READING COMBINATIONS INTUITIVELY
Single cards are vocabulary. Combinations are sentences.
HOW TO READ CARD PAIRS:
Look at the relationship between them:
Are they facing each other or turning away?
Same suit (focused energy) or mixed suits (complex situation)?
Do the numbers tell a story (3 to 4 = growth to stability)?
Do the images create a narrative?
What's the emotional arc?
Example:Ten of Swords + The Star
Book meanings: Painful ending + hope and healing
Intuitive read: Ten of Swords: figure face-down with swords in back. But it's dawn—the worst is over. The Star: naked figure pouring water, stars overhead—renewal, hope, truth.
Combined story: "You've been through hell. It's done. Now comes the healing. Be vulnerable (naked Star). Let hope pour back in. This is the dawn after the darkest night."
That's a story, not two separate definitions.
TRUSTING YOURSELF: THE ULTIMATE SKILL
The hardest part of intuitive reading isn't developing intuition. It's trusting it.
You'll doubt yourself constantly at first:
"Did I really sense that or am I making it up?"
"What if I'm wrong?"
"The book says something different."
"I'm not experienced enough to trust this."
Here's the truth: Intuition gets stronger the more you trust it.
It's like a muscle. Use it and it grows. Ignore it and it atrophies.
How to build trust:
Start small. Pull daily cards for yourself. No stakes. Just practice.
Track accuracy. Keep a journal. Note what you intuited and what actually happened. You'll be surprised how often you're right.
Get feedback. Ask querents if the reading resonated. When it does, celebrate. When it doesn't, learn.

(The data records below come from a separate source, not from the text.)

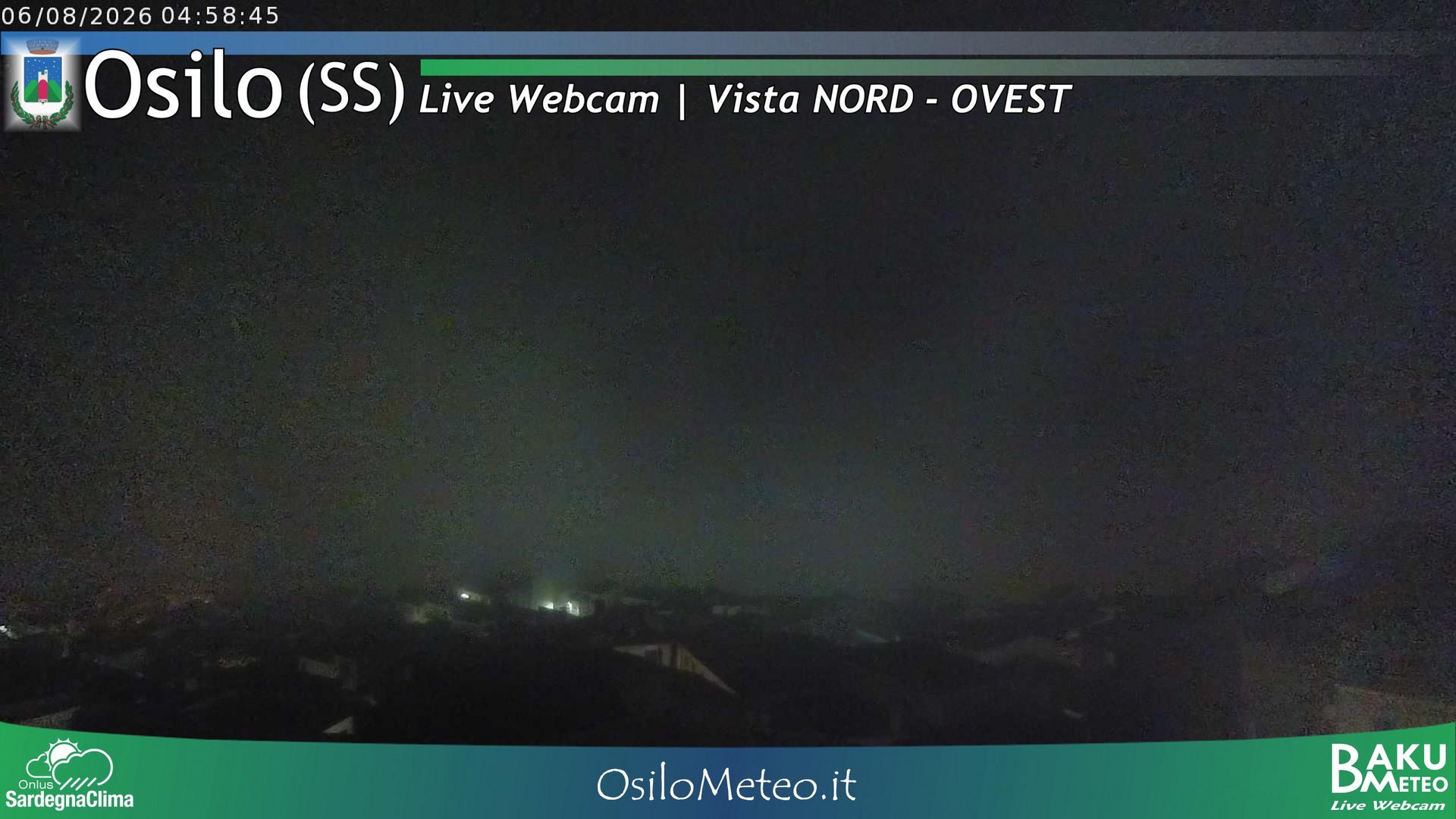 time-lapse frame, Osilo webcam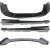 FRP HAMA Body Kit 4pc > Lamborghini Gallardo 2004-2008 - image 2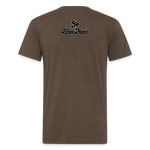 Alota Note$ Black Lettermark x Icon/Wordmark Men's T-Shirt - heather espresso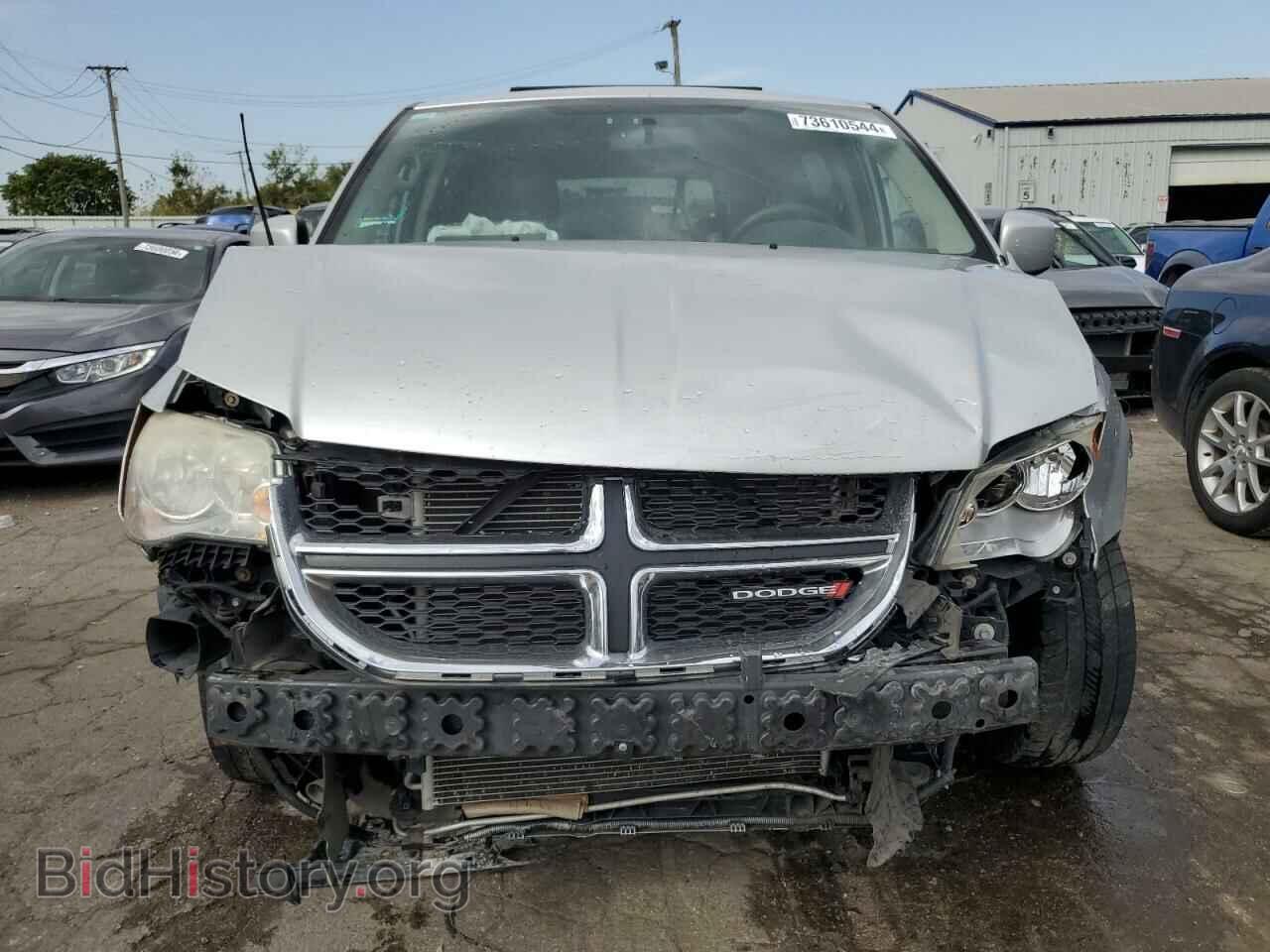 2012 DODGE CARAVAN - VIN: 2C4RDGCG1CR379064 - Фото 5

Give yourself permission to be wrong. Wrong readings are data, not failure.
Notice when you ignore intuition and regret it. "I felt like the reading meant X but I said Y because the book said so. X was right."

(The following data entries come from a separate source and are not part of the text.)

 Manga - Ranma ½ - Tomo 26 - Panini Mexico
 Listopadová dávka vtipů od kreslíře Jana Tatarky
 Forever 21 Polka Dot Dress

Celebrate intuitive hits. When you nail something you couldn't have known logically, acknowledge that. Your intuition is speaking.
Trust is built through evidence, not hope.
THE BOTTOM LINE
Memorized meanings are training wheels. Eventually, you take them off.
Real tarot reading is:
Looking at the cards with fresh eyes every time
Trusting what you see and feel
Synthesizing image, energy, context, and question
Using traditional meanings as foundation, not ceiling
Telling stories instead of reciting definitions
You don't need to be psychic. You just need to pay attention.
The cards show you everything. Your job is to look, feel, trust, and speak.
Start today: Pull a card. Don't look up the meaning. Stare at it for 2 minutes. Write what you see, what you feel, what story it tells.
That's intuitive reading.
Everything else is just practice.
YOUR TURN
How do you read tarot—intuitively, by the book, or both?
What's one intuitive hit you've had that contradicted traditional meanings but was accurate?
What blocks your intuition most?
Let's talk. The more we share our process, the more we all learn.
Blessed be 🃏
The cards don't speak in book definitions. They speak in images, feelings, and stories. Learn their language by listening, not memorizing.